Supervised Thought: AI’s Rule-based Training vs. Unchecked Learning In Humans
At first glance, ML (machine learning) looks a lot like human learning and it is—to a degree. LLMs (Large Language Models) and other models initially come with zero training whatsoever. First they learn to process input. Then, they learn to produce output. These models even learn from humans. However, this is where the similarity ends. Humans bend, reinterpret, and twist rules. Machines can’t do this—yet.
Table of Contents
- Introduction: Similar On the Surface
- Rule Making In AI: Precision and Constraint
- Rule Making in Humans: Adaptive, Emotional and Unchecked
- Reinforcement Learning: Reward Hacking in Machines vs Reward Drift In Humans
- Why Is a Model Easier To Align Than a Human?
- What We Can Learn From AI’s Constraints: Keep It Simple, Stupid
- Conclusion: What Does This All Mean?
Introduction: Similar On the Surface
AI models are composed of internal rules and classes. This may sound overly academic, but it’s not. Classes make up objects, and rules create an internal algorithm that tells the model how to handle them. It’s similar to teaching your child to eat. As a baby, she might learn that anything inside her bottle is edible. Eventually, she’ll learn to hold the bottle.
Let’s break these events down into rules:
- Bottle holds food
- I can hold the bottle
- These other things from Mom and Dad are food—peas, carrots…ice cream
Every time she learns a new concept, a new rule is added to her internal thinking model. An AI model runs a pretty similar process during infancy. Once grown up, it doesn’t need someone to “hold the bottle”, but it still needs to be told when to “eat”.
- How to ingest data (not unlike eating for a human)
- Spoon-fed data (usually by humans)
- Learns to produce output
- Learns to ingest data more independently (still requires a prompt)
Rule Making In AI: Precision and Constraint
AI models don’t create rules quite the way humans do—especially at the beginning. When LLMs learn to process input, they’re actually given this ability by injecting an external library, like Hugging Face Transformers. At this point, the machine actually only understands numbers. However, these libraries work almost like an implanted memory. With just a few lines of code, the model gains the ability to convert outside data into numbers. This conversion process is called “encoding”.
Once data’s been encoded into a set of numbers, it becomes very simple for the machine to read these numbers in order to find trends and relationships. When you speak to ChatGPT, it actually converts your input into a list of numbers—called a vector. It analyzes this list of numbers and determines how to respond. It then creates its response (also a vector), and decodes it into text for you to read.

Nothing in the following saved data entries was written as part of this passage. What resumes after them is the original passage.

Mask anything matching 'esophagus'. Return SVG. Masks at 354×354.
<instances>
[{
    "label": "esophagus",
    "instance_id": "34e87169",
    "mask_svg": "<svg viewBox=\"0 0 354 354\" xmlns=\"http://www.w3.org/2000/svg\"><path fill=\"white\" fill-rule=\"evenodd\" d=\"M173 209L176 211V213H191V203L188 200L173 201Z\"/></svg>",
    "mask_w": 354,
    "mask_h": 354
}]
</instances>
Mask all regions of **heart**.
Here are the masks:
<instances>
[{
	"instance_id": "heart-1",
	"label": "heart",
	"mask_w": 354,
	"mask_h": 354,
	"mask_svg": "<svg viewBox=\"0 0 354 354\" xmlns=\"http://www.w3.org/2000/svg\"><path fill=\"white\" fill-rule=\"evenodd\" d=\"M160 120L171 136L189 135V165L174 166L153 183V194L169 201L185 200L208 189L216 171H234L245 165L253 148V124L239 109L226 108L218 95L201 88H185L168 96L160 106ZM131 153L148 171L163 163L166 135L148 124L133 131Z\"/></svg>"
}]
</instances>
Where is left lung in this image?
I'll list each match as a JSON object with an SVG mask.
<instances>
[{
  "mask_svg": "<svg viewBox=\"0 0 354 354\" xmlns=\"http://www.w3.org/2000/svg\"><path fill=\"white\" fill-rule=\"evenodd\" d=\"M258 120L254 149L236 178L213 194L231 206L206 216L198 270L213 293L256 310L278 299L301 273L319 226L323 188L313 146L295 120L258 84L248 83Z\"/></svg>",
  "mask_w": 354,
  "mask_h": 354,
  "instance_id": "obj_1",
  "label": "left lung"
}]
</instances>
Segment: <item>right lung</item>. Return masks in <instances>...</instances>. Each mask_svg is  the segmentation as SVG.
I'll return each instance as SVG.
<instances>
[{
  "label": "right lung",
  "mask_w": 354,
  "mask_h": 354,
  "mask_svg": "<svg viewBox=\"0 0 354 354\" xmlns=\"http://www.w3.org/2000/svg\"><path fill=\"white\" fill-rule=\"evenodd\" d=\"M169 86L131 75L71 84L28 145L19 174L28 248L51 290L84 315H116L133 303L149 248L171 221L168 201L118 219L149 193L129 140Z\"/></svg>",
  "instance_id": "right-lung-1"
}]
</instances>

Machine learning is extremely controlled. After initial training, models go through a process called “fine-tuning”, in which they still receive input from actual humans, but the humans tweak the algorithm—either by making corrections through conversation (prompts), or by manually changing weights inside the algorithm. This fine-tuning process can be painstakingly long. When a model is finished fine-tuning, it will never actually learn anything more. The model is done learning.
When you have a conversation with ChatGPT, its memory actually resets every time you say something. Coherent conversations are a parlor trick. The website frontend actually feeds a compressed summary of the entire conversation up to your most recent prompt. Essentially, machine learning comes with an on/off switch—by the time they hit production, they’re incorruptible because they can’t learn anything new.
Rule Making in Humans: Adaptive, Emotional and Unchecked
Do you remember the first time you heard a swear word? You might not remember the exact event, but you did ingest the information. Your parents probably told you not to use it—rule added to your new vocabulary. In time, your brain probably created a separate space in your memory holding these forbidden words—just like how a model adds new classes. Let’s look at the difference in how this process evolves with humans though.
- You hear swear words.
- You internalize them in some type of list that your brain understands.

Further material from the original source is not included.